• _課題一覧_:
1 - 本文にある「Astra Space, Inc (ティッカーシンボル $ASTR)の株価がここ1週間で急上昇しました」という文を英語に訳してください。
2 - リストのうち、「Is the window」を含む行からリストの最後の行までを、両端の行も含めてそのまま書き出してください。

• _本文抜粋_:
*****

Astra Space, Inc (ティッカーシンボル $ASTR)の株価がここ1週間で急上昇しました
同社は2021/7/1にSPAC上場した企業でして
宇宙へのロケット打ち上げを専門に行っている会社です
CEOであるChris Kempの考えがかなりスマートでして
(-3Dプリンタはニュース用で、実用に耐えない
-やろうとしていることは面白みのない事業
-車のように淡々とロケットを生産するだけ)
その意味で少し注目している企業でもあります
(ただ2021年になって小型衛星打ち上げは業界として下火になってきていますね)
こちらがChrisです。かっこいいですね
ITスタートアップの起業から始まり
NASAでオープンソースのクラウド基盤構築のためのフリーソフトウェアを開発し
ネビュラ(Nebula)というITスタートアップを立ち上げ、2015年にオラクルにBuyOut、そこからAstra立ち上げ、、、
といった業績を持っています
さて、そのAstraが以下のような発表をしていました
-8/27 13:00(太平洋時間)から9/11にかけてアメリカ宇宙軍向けの複数打ち上げを行う
-今年の後半に行われる予定である2回目の打ち上げに向けた契約中
アメリカ宇宙軍、聴き慣れない団体かもしれませんが米国の軍隊の一部です
米国国防総省(ペンタゴン)配下に存在する軍隊、陸軍や空軍などと同じように
宇宙軍が存在しています。紋章は以下です。

*****

• _抽出リスト_:

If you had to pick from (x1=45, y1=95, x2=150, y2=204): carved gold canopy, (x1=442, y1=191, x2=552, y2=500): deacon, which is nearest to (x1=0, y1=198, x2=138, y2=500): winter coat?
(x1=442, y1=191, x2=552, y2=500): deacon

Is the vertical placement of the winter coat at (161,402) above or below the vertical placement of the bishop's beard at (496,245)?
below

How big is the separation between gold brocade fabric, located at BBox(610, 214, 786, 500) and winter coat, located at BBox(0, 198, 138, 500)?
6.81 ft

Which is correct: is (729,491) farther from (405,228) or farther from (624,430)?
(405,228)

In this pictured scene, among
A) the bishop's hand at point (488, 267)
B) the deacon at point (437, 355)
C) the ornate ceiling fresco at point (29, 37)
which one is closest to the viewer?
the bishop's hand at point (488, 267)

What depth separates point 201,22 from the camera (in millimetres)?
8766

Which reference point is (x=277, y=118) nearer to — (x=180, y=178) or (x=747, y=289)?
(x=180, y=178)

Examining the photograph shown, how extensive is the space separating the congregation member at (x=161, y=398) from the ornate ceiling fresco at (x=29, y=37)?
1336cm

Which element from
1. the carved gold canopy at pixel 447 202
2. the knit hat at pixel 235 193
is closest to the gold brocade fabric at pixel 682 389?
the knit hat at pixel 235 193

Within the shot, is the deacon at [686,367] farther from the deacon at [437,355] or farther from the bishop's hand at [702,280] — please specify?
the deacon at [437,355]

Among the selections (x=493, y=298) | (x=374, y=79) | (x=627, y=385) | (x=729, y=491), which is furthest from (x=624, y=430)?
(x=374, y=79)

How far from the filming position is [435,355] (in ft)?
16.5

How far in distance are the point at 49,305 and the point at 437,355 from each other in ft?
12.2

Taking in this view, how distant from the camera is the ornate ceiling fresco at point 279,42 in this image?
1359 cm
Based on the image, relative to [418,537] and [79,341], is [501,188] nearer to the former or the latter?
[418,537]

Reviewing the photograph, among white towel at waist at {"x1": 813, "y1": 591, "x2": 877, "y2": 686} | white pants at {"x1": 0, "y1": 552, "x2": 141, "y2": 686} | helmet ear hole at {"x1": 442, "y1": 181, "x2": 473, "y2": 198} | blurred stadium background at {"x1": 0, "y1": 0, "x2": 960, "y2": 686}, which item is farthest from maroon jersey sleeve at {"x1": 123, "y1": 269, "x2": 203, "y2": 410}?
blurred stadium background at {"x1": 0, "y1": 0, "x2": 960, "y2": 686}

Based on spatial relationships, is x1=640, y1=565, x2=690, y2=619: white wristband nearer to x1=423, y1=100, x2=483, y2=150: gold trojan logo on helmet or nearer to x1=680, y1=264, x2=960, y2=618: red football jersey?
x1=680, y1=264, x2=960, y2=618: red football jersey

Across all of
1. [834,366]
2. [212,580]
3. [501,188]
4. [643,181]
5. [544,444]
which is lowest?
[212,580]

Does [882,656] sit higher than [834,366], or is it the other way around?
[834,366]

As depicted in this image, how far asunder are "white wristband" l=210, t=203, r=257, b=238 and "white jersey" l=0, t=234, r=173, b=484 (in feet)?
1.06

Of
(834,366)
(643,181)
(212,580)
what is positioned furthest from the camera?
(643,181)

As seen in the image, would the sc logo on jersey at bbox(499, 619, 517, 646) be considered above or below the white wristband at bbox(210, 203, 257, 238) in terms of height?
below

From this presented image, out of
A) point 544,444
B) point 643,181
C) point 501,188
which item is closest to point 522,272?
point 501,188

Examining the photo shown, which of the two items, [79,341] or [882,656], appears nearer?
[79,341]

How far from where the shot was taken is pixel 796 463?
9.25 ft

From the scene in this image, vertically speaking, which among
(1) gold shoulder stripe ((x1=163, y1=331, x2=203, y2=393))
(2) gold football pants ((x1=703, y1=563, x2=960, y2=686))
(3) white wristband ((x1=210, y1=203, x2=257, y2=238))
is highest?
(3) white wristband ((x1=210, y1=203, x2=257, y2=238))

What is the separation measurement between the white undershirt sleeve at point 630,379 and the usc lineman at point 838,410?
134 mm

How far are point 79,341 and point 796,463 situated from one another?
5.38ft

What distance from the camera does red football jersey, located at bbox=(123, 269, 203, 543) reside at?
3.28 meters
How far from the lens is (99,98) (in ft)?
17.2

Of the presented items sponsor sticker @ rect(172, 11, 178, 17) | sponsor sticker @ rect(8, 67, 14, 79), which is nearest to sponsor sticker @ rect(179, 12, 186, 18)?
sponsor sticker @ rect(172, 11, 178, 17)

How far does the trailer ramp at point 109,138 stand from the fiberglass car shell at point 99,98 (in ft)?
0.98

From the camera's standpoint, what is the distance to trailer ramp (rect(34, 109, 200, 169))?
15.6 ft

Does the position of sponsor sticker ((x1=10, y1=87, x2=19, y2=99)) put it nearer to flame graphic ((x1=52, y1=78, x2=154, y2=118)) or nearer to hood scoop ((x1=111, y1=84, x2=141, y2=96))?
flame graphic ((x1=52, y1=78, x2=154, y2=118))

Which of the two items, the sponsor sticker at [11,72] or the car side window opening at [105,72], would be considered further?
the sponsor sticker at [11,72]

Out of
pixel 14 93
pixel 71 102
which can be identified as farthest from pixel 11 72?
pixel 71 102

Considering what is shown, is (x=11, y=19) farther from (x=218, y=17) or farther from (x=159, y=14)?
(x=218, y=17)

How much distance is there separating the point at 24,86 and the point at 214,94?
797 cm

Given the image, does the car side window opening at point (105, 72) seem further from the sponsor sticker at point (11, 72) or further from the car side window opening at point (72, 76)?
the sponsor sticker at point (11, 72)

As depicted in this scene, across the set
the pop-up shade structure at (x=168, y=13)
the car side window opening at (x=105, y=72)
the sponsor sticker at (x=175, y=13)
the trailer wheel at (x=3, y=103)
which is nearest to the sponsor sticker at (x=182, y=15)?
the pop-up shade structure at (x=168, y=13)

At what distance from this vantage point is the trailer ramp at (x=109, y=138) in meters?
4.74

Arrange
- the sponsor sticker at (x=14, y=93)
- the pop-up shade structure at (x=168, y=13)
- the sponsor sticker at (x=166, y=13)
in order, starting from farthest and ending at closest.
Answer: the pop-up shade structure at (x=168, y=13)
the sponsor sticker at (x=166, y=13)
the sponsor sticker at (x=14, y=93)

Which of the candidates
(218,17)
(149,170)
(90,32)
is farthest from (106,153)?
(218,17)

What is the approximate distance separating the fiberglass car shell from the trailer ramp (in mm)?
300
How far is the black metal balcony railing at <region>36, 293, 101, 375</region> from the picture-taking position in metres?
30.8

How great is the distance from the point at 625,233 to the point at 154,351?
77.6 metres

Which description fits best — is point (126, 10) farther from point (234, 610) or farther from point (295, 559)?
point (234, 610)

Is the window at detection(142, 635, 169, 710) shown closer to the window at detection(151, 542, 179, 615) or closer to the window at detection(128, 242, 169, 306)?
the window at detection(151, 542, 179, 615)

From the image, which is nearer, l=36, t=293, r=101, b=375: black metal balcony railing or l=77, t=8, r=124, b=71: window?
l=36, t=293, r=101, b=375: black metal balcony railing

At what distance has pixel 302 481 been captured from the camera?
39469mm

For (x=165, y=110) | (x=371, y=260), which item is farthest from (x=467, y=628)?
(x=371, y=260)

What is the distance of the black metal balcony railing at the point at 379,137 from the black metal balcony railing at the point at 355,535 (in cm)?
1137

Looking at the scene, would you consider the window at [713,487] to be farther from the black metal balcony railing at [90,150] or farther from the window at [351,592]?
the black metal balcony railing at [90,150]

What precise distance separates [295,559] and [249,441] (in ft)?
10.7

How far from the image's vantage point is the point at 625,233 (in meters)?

*****

• _解答例_:
1 - The stock price of Astra Space, Inc (ticker symbol $ASTR) has surged over the past week.

2 -
Is the window at detection(142, 635, 169, 710) shown closer to the window at detection(151, 542, 179, 615) or closer to the window at detection(128, 242, 169, 306)?
the window at detection(151, 542, 179, 615)

From the image, which is nearer, l=36, t=293, r=101, b=375: black metal balcony railing or l=77, t=8, r=124, b=71: window?
l=36, t=293, r=101, b=375: black metal balcony railing

At what distance has pixel 302 481 been captured from the camera?
39469mm

For (x=165, y=110) | (x=371, y=260), which item is farthest from (x=467, y=628)?
(x=371, y=260)

What is the distance of the black metal balcony railing at the point at 379,137 from the black metal balcony railing at the point at 355,535 (in cm)?
1137

Looking at the scene, would you consider the window at [713,487] to be farther from the black metal balcony railing at [90,150] or farther from the window at [351,592]?
the black metal balcony railing at [90,150]

What precise distance separates [295,559] and [249,441] (in ft)?
10.7

How far from the image's vantage point is the point at 625,233 (in meters)?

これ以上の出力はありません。